In the late 1990s growth in productivity accelerated, and share prices—especially in technology—soared. It was a new economic era. As at the dawning of previous new economic eras, the old rules were said to no longer apply. Investors were prodded in the chest and told they either got it or they didn't. Financial orthodoxy and traditional business virtues were mocked. Financial inhibitions were cast aside. Rather than watching sports, investors of modest means watched television pundits pick stocks. Some quit their jobs to become day traders—and did well, because it is hard to lose money in a rising market. Accountants (accountants, for heaven's sake!) were invited to seminars on "thinking outside the box."
This climate of opinion did not merely tolerate financial heterodoxy but demanded it. In 2001 a writer at Fortune was the first to ask questions about Enron's bookkeeping—but not before the magazine had hailed the company as America's most innovative for six years running. The firm's auditors missed what was going on; but so did its creditors, its analysts on Wall Street, the press, and everybody else. The mood of the moment prevailed.
In this environment CEOs were often anointed as visionaries. Naturally, celebrity bosses are expected to be buccaneers—and they often are, disdaining advice and believing what they read about themselves in the papers. Many disdain the rules as well; rules are for the timid. Most hazardous of all, they tend to forget that (in the case of public companies) they are employees of the firms they lead, and not owners—that they are fiduciaries, entrusted with the care of other people's money. Hence their too frequently outlandish pay deals; hence, in many instances, their taste for ventures that a conscientious fiduciary would have regarded as too risky.

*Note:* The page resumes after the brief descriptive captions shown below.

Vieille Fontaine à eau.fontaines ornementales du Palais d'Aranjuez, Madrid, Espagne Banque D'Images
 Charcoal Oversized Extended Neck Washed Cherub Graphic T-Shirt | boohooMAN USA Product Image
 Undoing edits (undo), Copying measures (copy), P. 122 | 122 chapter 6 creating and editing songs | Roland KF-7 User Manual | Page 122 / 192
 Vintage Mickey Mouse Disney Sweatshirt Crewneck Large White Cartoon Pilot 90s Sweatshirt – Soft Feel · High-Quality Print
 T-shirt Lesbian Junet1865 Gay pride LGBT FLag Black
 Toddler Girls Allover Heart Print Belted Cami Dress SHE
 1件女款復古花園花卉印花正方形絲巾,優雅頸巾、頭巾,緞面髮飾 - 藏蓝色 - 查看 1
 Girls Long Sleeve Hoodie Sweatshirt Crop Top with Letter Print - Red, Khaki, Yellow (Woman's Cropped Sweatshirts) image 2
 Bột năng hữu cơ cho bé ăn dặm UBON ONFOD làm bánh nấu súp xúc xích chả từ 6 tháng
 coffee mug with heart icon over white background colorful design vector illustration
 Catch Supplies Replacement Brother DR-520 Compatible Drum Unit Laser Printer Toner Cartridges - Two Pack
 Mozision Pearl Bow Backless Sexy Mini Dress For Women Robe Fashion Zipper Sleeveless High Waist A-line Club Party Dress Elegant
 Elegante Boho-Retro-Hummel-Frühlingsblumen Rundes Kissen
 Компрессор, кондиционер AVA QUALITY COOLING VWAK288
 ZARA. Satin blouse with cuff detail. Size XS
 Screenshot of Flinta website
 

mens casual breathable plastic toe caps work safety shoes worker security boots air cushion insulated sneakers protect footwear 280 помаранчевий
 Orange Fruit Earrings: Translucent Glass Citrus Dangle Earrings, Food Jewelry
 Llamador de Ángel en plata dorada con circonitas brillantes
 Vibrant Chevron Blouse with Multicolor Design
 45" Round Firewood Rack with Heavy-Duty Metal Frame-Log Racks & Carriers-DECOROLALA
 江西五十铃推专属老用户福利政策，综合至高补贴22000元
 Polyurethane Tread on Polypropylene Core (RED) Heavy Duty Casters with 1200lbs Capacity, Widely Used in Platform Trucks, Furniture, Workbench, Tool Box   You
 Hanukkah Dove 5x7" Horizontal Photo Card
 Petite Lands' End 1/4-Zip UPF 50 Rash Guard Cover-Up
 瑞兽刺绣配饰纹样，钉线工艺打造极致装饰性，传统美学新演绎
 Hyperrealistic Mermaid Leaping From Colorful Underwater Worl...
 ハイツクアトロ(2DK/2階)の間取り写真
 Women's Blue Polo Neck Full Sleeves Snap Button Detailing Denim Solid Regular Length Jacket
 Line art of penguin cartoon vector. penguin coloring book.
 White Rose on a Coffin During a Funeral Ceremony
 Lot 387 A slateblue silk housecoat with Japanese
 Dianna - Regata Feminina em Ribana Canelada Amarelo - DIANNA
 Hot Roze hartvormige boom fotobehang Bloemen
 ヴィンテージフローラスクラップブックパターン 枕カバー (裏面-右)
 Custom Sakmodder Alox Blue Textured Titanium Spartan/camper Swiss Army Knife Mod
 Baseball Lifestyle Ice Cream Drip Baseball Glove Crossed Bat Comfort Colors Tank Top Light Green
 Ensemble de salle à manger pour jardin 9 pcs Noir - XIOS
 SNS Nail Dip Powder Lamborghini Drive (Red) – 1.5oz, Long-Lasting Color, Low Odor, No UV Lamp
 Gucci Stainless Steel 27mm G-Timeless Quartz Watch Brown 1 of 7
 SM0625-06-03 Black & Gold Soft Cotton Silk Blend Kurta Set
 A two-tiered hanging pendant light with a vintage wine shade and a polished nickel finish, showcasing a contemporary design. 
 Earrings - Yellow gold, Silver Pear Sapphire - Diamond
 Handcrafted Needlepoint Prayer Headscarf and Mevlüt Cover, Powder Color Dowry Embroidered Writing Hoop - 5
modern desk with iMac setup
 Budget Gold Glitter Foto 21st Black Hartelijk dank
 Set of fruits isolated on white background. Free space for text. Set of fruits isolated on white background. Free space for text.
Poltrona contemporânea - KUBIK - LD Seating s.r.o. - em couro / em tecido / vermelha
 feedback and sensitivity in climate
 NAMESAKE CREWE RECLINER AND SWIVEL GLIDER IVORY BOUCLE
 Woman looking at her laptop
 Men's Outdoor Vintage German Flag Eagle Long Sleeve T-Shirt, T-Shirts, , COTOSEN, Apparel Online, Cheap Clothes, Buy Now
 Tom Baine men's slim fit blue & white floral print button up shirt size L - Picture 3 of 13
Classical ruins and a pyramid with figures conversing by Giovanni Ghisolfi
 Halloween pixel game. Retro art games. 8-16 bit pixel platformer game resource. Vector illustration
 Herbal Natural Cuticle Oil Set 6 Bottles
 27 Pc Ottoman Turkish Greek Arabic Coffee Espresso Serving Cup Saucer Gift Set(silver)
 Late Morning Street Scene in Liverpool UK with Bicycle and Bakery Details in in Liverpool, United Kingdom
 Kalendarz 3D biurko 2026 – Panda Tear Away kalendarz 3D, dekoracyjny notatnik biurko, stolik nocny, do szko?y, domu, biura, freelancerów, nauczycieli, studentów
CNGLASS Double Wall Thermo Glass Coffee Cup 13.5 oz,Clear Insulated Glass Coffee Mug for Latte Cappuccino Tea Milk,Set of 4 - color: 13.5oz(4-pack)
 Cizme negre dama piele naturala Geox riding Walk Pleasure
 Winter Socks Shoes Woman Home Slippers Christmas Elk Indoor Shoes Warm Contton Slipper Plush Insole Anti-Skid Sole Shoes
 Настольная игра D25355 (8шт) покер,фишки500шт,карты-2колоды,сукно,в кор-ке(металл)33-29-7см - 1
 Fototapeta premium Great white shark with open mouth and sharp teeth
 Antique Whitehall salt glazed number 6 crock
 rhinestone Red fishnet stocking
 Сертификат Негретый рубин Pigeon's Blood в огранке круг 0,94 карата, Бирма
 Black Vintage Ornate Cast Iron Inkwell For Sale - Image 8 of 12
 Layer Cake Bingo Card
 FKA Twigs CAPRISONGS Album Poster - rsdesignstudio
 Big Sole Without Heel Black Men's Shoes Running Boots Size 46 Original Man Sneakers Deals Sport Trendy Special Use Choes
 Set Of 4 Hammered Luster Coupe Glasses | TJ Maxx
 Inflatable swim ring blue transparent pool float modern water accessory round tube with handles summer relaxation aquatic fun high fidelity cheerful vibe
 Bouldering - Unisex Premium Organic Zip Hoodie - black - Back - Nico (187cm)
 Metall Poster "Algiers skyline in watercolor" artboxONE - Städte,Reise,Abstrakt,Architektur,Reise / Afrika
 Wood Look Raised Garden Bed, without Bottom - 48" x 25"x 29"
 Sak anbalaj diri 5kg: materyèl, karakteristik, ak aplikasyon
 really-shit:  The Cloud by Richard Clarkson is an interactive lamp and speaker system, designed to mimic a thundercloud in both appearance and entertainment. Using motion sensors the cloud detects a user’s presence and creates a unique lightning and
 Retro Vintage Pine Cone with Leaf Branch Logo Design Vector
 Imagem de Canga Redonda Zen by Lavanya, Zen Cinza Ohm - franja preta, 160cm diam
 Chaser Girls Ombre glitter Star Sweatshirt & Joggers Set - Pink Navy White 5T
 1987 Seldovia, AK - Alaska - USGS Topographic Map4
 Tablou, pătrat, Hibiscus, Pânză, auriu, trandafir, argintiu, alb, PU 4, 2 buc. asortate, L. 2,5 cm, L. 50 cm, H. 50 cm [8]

How did the real owners come to let this happen? The answer lies partly in the changing pattern of shareholding. Large shareholders in a company have both the means and the motive to remind managers whom they are working for—to insist that costs (including managers' pay) be contained and assets not squandered on reckless new ventures or vanity projects. Shareholders with small diversified holdings are unable to exercise such influence; they can only vote with their feet, choosing either to hold or to sell their shares, according to whether they think that managers are doing a good job overall. Shareholdings have become more dispersed in recent decades, and the balance of power has thereby shifted from owners to managers.
The growth of institutional investment—through pension funds and mutual funds—accelerated this trend. In many ways, of course, it has been a boon for popular capitalism, giving people who are not wealthy the opportunity to save more effectively, and giving millions of Americans a real stake in the economy for the first time. But it has also created a class of owners who do not behave like traditional owner-capitalists. The typical investor in pension or mutual funds may be entirely unaware of what shares the funds hold. The institutions themselves, it was once believed, would behave like owner-capitalists—but on the whole, for a variety of reasons, they have not. They see their job as picking stocks and trading them; except in the most extreme cases, they think, it is not their role to hold company managers to account. Index funds, which have grown in popularity, take this practice to the extreme—they explicitly refuse to make any judgments about companies, and instead seek to hold a representative basket of stocks, with no attention to the performance of individual companies.
Ownership has grown more distant and diffuse only slowly, over decades. But in the late 1990s the effect of that diffusion on the control exercised over managers was suddenly magnified by a complacency born of strong returns. Investors came to expect extraordinary returns all the time, without paying much attention to how they were generated. The message to managers was clear: gung-ho risk-taking was in, and cautious stewardship was out. Far from resisting this shift, investors cheered it on.
Even though the boom is now over, surprisingly little has changed. If anything, the structure of ownership is more diffuse. And investors have only partly lost their appetites for vainglorious corporate leadership. Today celebrity CEOs are no longer quite the rage they were in the late 1990s, but the delusional desire to crown corporate bureaucrats—not merely the handful of genuine visionaries—as business heroes is still there. If an outright economic slump had followed the stock market's fall in 2001, bubble modes of thinking might have been more thoroughly renounced. But Alan Greenspan's Fed contrived a soft landing, so the mental correction was comparatively mild as well.
To be sure, the boom of the late 1990s had a real foundation, and the economy continues to benefit. Behind the stock market's astonishing rise lay a surge in economy-wide productivity; behind that lay the growth of the Internet and the development of new business processes aimed at taking advantage of information technology. Those forces are by no means spent. If, as many economists now believe, long-term productivity growth has increased by a full percentage point from its average in the 1970s and 1980s—from 1.5—2.0 percent a year to 2.5—3.0 percent—that represents a genuine transformation in the country's economic prospects.
The catch, it seems, is lower standards of corporate governance. This is a shame, but it may just be the way of the world. Eliminating episodes of irrational exuberance and the errors that attend them would require eliminating the underlying economic transformation as well—which would be undesirable even if it could be done.
Nowhere is the noxious blend of unwarranted expectations and occluded oversight more apparent today than in the growth of hedge funds: largely unregulated companies that invest in a wide range of sometimes exotic financial instruments, generally leveraging their holdings (that is, multiplying risk and return with borrowed money). Precise figures are hard to come by, but the amount under management by the 8,000 or so such funds appears to have doubled over the past five years, to about $1 trillion.
Driving this growth is disappointment at stock-market returns since 2000. The boom taught investors to expect high returns year in and year out. For most investments this was too much to ask after the tech bubble burst, yet some hedge funds were able to maintain impressive returns even as equity markets sank. Exactly how they did it remains a mystery, because they typically disclose little about their investment methods. For some investors that seems only to increase their allure. To the mystique of the corporate shaman add the mystique of the hedge-fund wizard.